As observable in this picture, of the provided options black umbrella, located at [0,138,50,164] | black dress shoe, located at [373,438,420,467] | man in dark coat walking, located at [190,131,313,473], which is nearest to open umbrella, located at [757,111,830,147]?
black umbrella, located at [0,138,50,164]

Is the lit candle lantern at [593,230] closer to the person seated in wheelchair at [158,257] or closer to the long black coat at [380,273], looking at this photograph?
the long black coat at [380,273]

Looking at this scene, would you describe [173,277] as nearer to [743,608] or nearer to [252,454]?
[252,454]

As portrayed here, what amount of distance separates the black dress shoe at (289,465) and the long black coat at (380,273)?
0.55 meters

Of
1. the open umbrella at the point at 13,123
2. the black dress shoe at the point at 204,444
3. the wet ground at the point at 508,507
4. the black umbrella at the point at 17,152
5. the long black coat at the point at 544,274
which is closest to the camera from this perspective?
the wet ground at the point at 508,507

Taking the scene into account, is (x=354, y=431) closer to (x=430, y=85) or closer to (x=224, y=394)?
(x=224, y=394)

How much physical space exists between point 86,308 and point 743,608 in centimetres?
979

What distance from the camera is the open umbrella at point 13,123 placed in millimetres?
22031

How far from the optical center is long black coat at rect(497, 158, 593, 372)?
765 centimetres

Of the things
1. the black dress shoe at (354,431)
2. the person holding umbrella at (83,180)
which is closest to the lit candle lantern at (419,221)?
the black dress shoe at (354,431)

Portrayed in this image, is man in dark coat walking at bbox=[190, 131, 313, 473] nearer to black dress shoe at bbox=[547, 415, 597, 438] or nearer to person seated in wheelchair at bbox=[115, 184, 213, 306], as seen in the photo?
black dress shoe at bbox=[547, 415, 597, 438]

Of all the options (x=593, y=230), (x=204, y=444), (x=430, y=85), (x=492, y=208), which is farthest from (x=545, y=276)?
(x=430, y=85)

→ **WRITTEN REQUEST**
Reproduce the listing in full. Keep it exactly as written.

→ **OUTPUT BELOW**
As observable in this picture, of the provided options black umbrella, located at [0,138,50,164] | black dress shoe, located at [373,438,420,467] | man in dark coat walking, located at [190,131,313,473], which is nearest to open umbrella, located at [757,111,830,147]?
black umbrella, located at [0,138,50,164]

Is the lit candle lantern at [593,230] closer to the person seated in wheelchair at [158,257] or closer to the long black coat at [380,273], looking at this photograph?
the long black coat at [380,273]

Looking at this scene, would you describe [173,277] as nearer to [743,608] or nearer to [252,454]?
[252,454]

As portrayed here, what amount of distance separates the black dress shoe at (289,465) and the long black coat at (380,273)?
0.55 meters

Of
1. the open umbrella at the point at 13,123
2. the black dress shoe at the point at 204,444
3. the wet ground at the point at 508,507
4. the black umbrella at the point at 17,152
5. the long black coat at the point at 544,274
which is closest to the camera from this perspective?
the wet ground at the point at 508,507

Taking the scene into account, is (x=354, y=431) closer to (x=430, y=85) or closer to (x=224, y=394)?
(x=224, y=394)

How much physical space exists between point 86,308 and point 743,608 in centimetres?
979

What distance from the camera is the open umbrella at point 13,123 placed in millimetres?
22031

How far from the optical center is long black coat at rect(497, 158, 593, 372)?
765 centimetres

Of the things
1. the black dress shoe at (354,431)
2. the person holding umbrella at (83,180)
which is closest to the lit candle lantern at (419,221)?
the black dress shoe at (354,431)

Portrayed in this image, is man in dark coat walking at bbox=[190, 131, 313, 473] nearer to black dress shoe at bbox=[547, 415, 597, 438] or nearer to person seated in wheelchair at bbox=[115, 184, 213, 306], as seen in the photo?
black dress shoe at bbox=[547, 415, 597, 438]

Of all the options (x=593, y=230), (x=204, y=444), (x=430, y=85), (x=492, y=208), which is farthest from (x=545, y=276)?
(x=430, y=85)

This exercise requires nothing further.